Wangari Maathai
As Wangari Maathai makes her way through the crowded halls of the United Nations headquarters in New York City, she causes a stir of rock-star proportions. The first African woman—and first environmentalist—to win the Nobel Peace Prize, she's come to take part in the UN Commission on the Status of Women, a gathering of more than 1,800 representatives from 165 countries. It's tough for Maathai, 65, to get from one meeting, lecture, or panel to another because she stops every two feet to embrace supporters. She's a notoriously terrific hugger. "So good," says her daughter, Wanjira, 33, who works with her mother, "that we once auctioned off one of her hugs to raise money for the Green Belt Movement."

That's the organization Maathai launched in 1977, rallying poor, rural women to plant millions of trees to reverse the rampant deforestation of Kenya by a corrupt government. The women acquired not only desperately needed fuel, food, shelter, and income—the Green Belt Movement (GBM) pays a small fee for every seedling that flourishes—but a sense of their own untapped power. Other African nations followed Maathai's model. In nearly three decades, the GBM has planted more than 30 million trees and provided jobs for over 100,000 people, most of them women.

Along the way, through peaceful protests that captured world attention, the GBM opposed the despotic regime of Daniel arap Moi, Kenya's president from 1978 to 2002. Maathai was arrested, teargassed, clubbed senseless, whipped bloody, plagued by anonymous death threats, divorced by her husband for being, he declared, too educated and too hard to control, and denounced by Moi as a "threat to the order and security of the country." He was slightly off the mark. Maathai was very good for the order and security of the country, just very bad for him. Trees helped topple a dictator.

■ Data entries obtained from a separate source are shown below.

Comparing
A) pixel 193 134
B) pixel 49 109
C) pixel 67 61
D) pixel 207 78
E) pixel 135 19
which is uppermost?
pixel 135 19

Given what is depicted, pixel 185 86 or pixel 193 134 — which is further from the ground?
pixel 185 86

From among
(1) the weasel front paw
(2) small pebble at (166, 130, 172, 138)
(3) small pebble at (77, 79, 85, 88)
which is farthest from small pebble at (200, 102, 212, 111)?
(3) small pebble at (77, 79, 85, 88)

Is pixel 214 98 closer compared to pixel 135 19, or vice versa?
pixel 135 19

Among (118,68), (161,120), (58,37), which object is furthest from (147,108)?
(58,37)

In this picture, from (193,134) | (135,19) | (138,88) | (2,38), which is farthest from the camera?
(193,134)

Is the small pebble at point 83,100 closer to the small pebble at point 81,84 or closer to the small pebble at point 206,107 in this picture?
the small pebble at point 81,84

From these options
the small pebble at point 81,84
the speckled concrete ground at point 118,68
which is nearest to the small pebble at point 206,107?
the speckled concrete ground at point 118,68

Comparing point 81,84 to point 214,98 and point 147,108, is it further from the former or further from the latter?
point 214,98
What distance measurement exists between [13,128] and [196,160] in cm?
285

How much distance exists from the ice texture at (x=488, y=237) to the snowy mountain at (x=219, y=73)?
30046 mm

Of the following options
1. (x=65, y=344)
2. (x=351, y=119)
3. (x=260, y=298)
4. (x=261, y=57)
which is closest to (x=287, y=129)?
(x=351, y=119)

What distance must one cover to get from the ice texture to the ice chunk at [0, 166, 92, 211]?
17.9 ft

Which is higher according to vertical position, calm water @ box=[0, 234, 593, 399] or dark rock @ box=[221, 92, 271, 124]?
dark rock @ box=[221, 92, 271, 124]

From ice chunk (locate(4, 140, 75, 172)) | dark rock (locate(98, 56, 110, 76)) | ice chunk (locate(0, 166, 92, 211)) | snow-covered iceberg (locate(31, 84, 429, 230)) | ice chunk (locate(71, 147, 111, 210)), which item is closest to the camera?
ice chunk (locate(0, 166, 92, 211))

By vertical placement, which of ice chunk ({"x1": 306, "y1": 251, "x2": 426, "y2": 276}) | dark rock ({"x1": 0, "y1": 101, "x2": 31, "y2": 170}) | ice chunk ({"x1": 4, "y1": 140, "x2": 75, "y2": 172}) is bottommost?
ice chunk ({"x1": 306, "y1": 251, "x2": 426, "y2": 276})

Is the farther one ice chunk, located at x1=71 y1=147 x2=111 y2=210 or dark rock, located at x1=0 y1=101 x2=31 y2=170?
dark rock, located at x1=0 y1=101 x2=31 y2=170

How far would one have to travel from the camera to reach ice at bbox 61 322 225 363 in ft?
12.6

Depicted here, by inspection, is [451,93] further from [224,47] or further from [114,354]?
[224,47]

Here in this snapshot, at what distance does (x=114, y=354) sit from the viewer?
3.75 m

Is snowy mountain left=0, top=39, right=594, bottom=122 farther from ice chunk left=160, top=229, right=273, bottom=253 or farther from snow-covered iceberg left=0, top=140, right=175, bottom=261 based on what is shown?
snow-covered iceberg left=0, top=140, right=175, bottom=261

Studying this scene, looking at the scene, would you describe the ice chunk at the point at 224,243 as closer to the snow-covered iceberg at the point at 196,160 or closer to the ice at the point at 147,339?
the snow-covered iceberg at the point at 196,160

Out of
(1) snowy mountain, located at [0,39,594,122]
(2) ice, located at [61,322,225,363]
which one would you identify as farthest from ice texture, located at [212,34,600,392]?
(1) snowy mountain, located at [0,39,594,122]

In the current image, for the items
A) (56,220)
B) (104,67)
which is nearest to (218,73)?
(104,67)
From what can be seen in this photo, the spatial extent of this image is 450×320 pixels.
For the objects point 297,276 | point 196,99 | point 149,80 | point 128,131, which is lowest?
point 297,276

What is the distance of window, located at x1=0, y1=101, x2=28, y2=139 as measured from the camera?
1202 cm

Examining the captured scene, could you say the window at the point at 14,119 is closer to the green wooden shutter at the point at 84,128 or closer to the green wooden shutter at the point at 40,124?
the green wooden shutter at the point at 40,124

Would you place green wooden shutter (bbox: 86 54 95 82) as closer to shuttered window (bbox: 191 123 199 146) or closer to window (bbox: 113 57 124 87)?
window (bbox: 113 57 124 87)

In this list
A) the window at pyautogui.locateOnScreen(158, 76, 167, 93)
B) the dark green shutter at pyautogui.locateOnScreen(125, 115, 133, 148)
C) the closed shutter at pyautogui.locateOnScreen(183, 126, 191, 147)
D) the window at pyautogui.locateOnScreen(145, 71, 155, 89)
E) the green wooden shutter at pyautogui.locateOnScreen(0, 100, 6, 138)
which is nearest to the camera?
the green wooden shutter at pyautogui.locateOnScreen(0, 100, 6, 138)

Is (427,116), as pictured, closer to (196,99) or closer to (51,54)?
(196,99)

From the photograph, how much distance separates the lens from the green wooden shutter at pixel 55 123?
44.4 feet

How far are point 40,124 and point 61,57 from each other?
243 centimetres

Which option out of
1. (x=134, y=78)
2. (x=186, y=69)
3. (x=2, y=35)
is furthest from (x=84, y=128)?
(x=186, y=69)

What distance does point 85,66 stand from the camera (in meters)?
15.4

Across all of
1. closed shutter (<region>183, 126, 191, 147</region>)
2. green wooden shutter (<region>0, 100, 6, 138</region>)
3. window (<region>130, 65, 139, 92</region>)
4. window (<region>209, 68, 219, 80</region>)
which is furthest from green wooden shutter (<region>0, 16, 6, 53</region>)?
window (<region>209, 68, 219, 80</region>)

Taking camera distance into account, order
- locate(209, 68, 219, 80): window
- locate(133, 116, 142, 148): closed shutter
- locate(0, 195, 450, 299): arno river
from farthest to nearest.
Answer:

Giving the award to an environmentalist was controversial; one Norwegian politician complained that the committee should have focused on disarmament. Maathai believes they did. "When we have conflict, quite often it's because we're fighting over resources: who will control them, who will have access, who will take a greater share," she tells a gathering of dignitaries and environmental activists later in the day. The scarcer the resources—water, land, oil, trees, minerals—the greater the acrimony, she says.